On January 12, Carlos Fernandez Valerio, the head of the country's anti-drug police, known as the DICAN, was charged with stealing 1.2 tons of cocaine. The drug shipments were seized during several police raids but never turned in as evidence.
Also named in the indictment were two prosecutors, a police colonel, a number of low-level police officers, and several civilians, reported El Nuevo Diario.
The scandal first broke in December 2014, when investigations into missing cocaine hauls led to Fernandez's suspension and eventual arrest.
According to reports by El Nacional, Fernandez is believed to have headed a group of at least 21 corrupt officials, who stole drug shipments then either sold them back to transnational drug traffickers or to local drug dealers supplying the Dominican market.

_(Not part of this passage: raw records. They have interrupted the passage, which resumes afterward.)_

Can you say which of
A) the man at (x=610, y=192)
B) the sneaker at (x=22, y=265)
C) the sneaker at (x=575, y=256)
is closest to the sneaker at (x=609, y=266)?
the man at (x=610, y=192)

In the wake of the scandal, one Dominican senator labeled the DICAN the country's largest micro-trafficking cartel, while another called for the agency to be dismantled.
InSight Crime Analysis
The Dominican security forces are no stranger to corruption scandals. Both the police and the military have previously been implicated in transnational drug trafficking and micro-trafficking.
SEE ALSO: Coverage of the Dominican Republic
However, such incidents have usually involved low and mid-level officials who were bought off by drug traffickers.
In contrast, the latest scandal involves the very leaders of the agency tasked with halting the flow of drugs through the country, which is a key transit point for South American cocaine shipped into the United States. It also involves corrupt security forces running their own theft and resale operations rather than accepting the bribes of criminal organizations. Given the amount of cocaine involved, the DICAN criminal network would have been raking in significant profits.
If the allegations prove true, then the DICAN would have gone far beyond the typical low-level corruption that pervades security agencies across the region, and may now no longer be fit for its purpose.